§ **REQUIRED ACTIONS**:
1: Return everything in the essay on aging from "Seems like every" down to "about unruly teenagers.".
2: Decide whether each statement agrees with the essay on aging, answering yes or no and quoting the words that settle it: (a) Deb suggests milkshakes and ice cream. (b) Sandy was told in advance that the car would be taken. (c) The choir rehearsal conversation took place the following morning.
3: In the essay on aging, which store does Jill name as the place to order diapers?

On Aging

The conversation around the lunch table at work had turned to a familiar topic.  "She's gotten really picky about food," Jill said.  "She used to eat anything, but lately she turns her nose up at everything."

"Try milkshakes and ice cream," Deb suggested.  "And what's the name of that place where you ordered diapers and they delivered them so cheaply?"

"Oh, Sav-Mor Drugs," Jill answered.  "You can get wipes there too."

The same conversation occurred tonight at choir rehearsal.  "I don't know what I'm going to do with him," Sandy said. "I found out quite by accident that he had taken the car again without telling us.  I guess we'll have to take the keys away."

Seems like every time I sit down with a group of women friends these days, we fall into the same conversation.  I recall similar conversations about 25 years ago, long discussions about feeding habits, and the best places to buy supplies, conversations which over the years turned to diatribes about unruly teenagers.

§ **EXTRACTED ENTRIES**:
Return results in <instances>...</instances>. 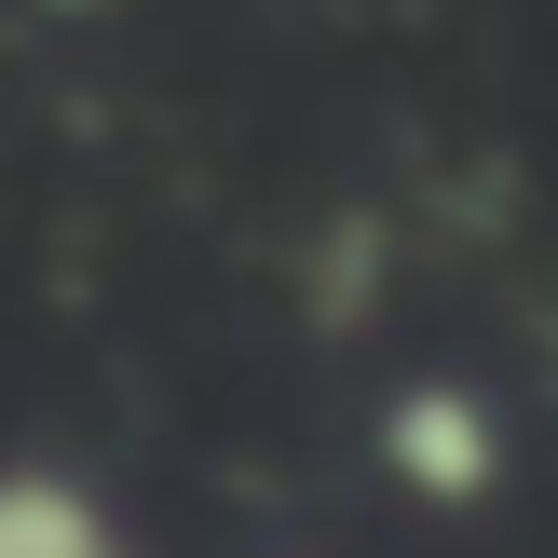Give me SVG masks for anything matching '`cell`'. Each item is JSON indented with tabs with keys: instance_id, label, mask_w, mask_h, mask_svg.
<instances>
[{
	"instance_id": "6da1fadb",
	"label": "cell",
	"mask_w": 558,
	"mask_h": 558,
	"mask_svg": "<svg viewBox=\"0 0 558 558\" xmlns=\"http://www.w3.org/2000/svg\"><path fill=\"white\" fill-rule=\"evenodd\" d=\"M381 463H396L423 505H490L505 423H490V396H463V381H409V396H381Z\"/></svg>"
},
{
	"instance_id": "7a4b0ae2",
	"label": "cell",
	"mask_w": 558,
	"mask_h": 558,
	"mask_svg": "<svg viewBox=\"0 0 558 558\" xmlns=\"http://www.w3.org/2000/svg\"><path fill=\"white\" fill-rule=\"evenodd\" d=\"M0 558H123V532L69 477H0Z\"/></svg>"
}]
</instances>
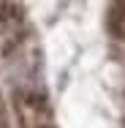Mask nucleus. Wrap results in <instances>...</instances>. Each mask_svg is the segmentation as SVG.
Listing matches in <instances>:
<instances>
[{
  "label": "nucleus",
  "mask_w": 125,
  "mask_h": 128,
  "mask_svg": "<svg viewBox=\"0 0 125 128\" xmlns=\"http://www.w3.org/2000/svg\"><path fill=\"white\" fill-rule=\"evenodd\" d=\"M14 112L19 128H57L49 96L41 87H19L14 93Z\"/></svg>",
  "instance_id": "1"
},
{
  "label": "nucleus",
  "mask_w": 125,
  "mask_h": 128,
  "mask_svg": "<svg viewBox=\"0 0 125 128\" xmlns=\"http://www.w3.org/2000/svg\"><path fill=\"white\" fill-rule=\"evenodd\" d=\"M27 33V14L22 0H0V60L22 44Z\"/></svg>",
  "instance_id": "2"
},
{
  "label": "nucleus",
  "mask_w": 125,
  "mask_h": 128,
  "mask_svg": "<svg viewBox=\"0 0 125 128\" xmlns=\"http://www.w3.org/2000/svg\"><path fill=\"white\" fill-rule=\"evenodd\" d=\"M106 27L112 41L125 52V0H106Z\"/></svg>",
  "instance_id": "3"
},
{
  "label": "nucleus",
  "mask_w": 125,
  "mask_h": 128,
  "mask_svg": "<svg viewBox=\"0 0 125 128\" xmlns=\"http://www.w3.org/2000/svg\"><path fill=\"white\" fill-rule=\"evenodd\" d=\"M0 128H11V120H8V104L0 93Z\"/></svg>",
  "instance_id": "4"
}]
</instances>
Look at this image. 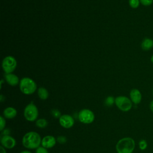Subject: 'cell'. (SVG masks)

§ **OUTPUTS**:
1:
Seems like every time I sit down with a group of women friends these days, we fall into the same conversation.  I recall similar conversations about 25 years ago, long discussions about feeding habits, and the best places to buy supplies, conversations which over the years turned to diatribes about unruly teenagers.

2:
(a) Yes: "Try milkshakes and ice cream," Deb suggested.
(b) No: "I found out quite by accident that he had taken the car again without telling us."
(c) No: "The same conversation occurred tonight at choir rehearsal."

3: Sav-Mor Drugs.